Rendre la Cisjordanie à Israël

Cité par le président palestinien, le Quartet pour la paix au Proche-Orient estime que le Hamas, qu’il considère comme une organisation terroriste, doit reconnaître le droit à l’existence d’Israël, les accords passés avec l’État hébreu et renoncer à la violence avant d’envisager tout dialogue avec lui. Cela n’empêche pas Israël de négocier indirectement avec le Hamas au Caire, en ce moment même. En effet, le dernier conflit armé à Gaza a hissé le mouvement islamiste au rang de principal interlocuteur d’Israël en territoire palestinien.

« Les Israéliens donnent aujourd’hui l’impression de négocier davantage avec le Hamas qu’avec Mahmoud Abbas », note Olivier Danino. « En témoigne l’allègement récent du blocus de Gaza, où des matériaux solides font désormais leur entrée. » Mis sur la touche par les succès du Hamas, délaissé par Israël, le chef de l’Autorité palestinienne dirige une Cisjordanie en proie à une crise financière sans précédent, doublée d’un grave déficit de légitimité.
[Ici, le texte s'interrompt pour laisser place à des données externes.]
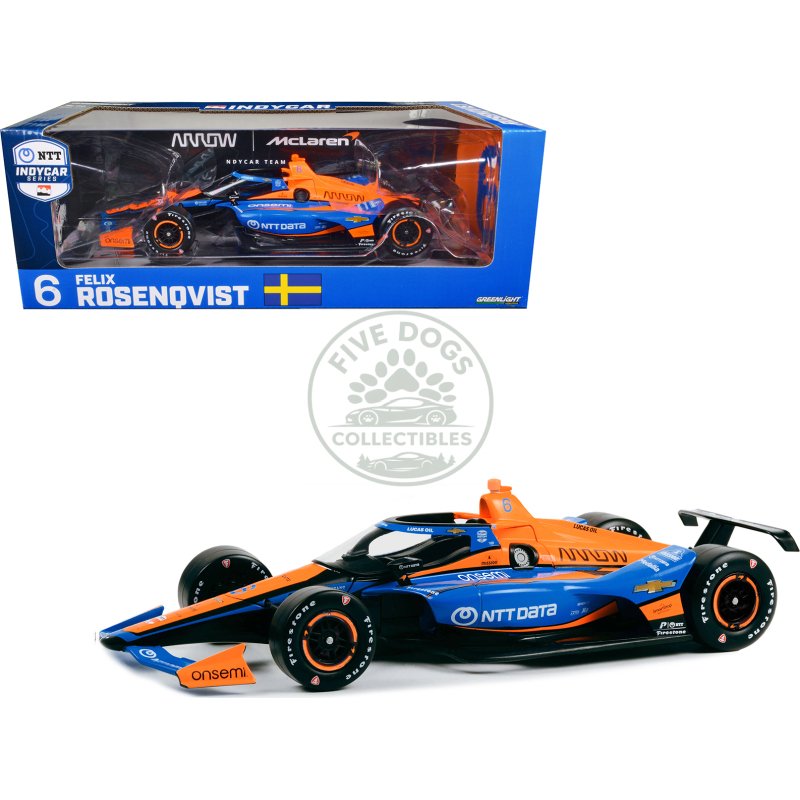 dallara indycar #6 felix rosenqvist "ntt data" arrow mclaren "ntt indycar series" (2023) 1/18 diecast model car by greenlight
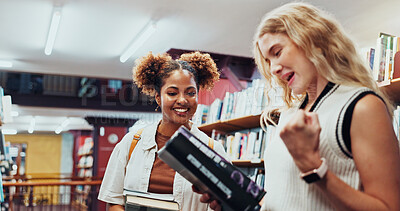 Buy stock photo Tablet, college and women in library, excited or ideas for academic project, smile or cheering. University, friends or tech for scholarship, conversation or achievement with test results or elearning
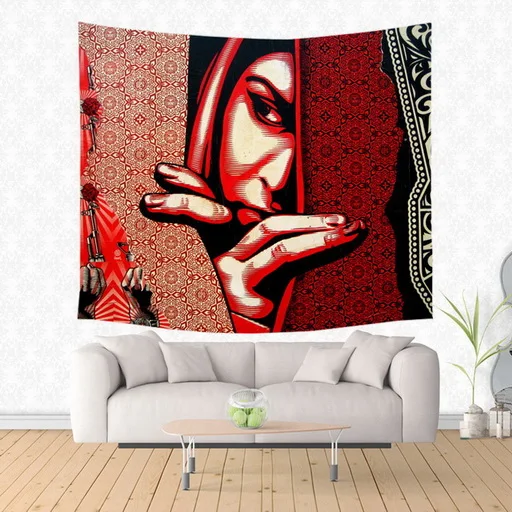 Shepard Fairey граффити гобелен настенный подвешиваемый индивидуальный покрывало простыни покрытие для спальни домашний настенный художественный ковер для комнаты - Цвет: 2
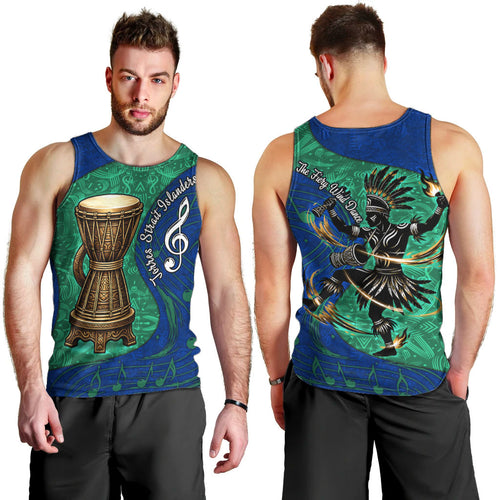 Torres Strait Islanders Fiery Wind Dance Drum Men Tank Top Indigenous Australian Tribal Warrior Musical Culture Art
Au point qu’il est allé cette semaine jusqu’à menacer de dissoudre l’Autorité palestinienne et de rendre la gestion de la Cisjordanie à Israël si les négociations n’étaient pas relancées.

Un scénario catastrophe pour l’État hébreu, qui serait alors chargé, en plus de la sécurité, de verser les salaires des fonctionnaires palestiniens. Le risque n’affole pourtant pas outre mesure Benyamin Netanyahou. Mardi, le Premier ministre israélien a opposé une fin de non-recevoir à Shimon Peres, en déclarant que « malgré les voix qui se sont récemment élevées pour (l’)exhorter à aller de l’avant, faire des concessions et des retraits », le processus diplomatique devait être « géré avec responsabilité et sagacité, et non de manière précipitée ».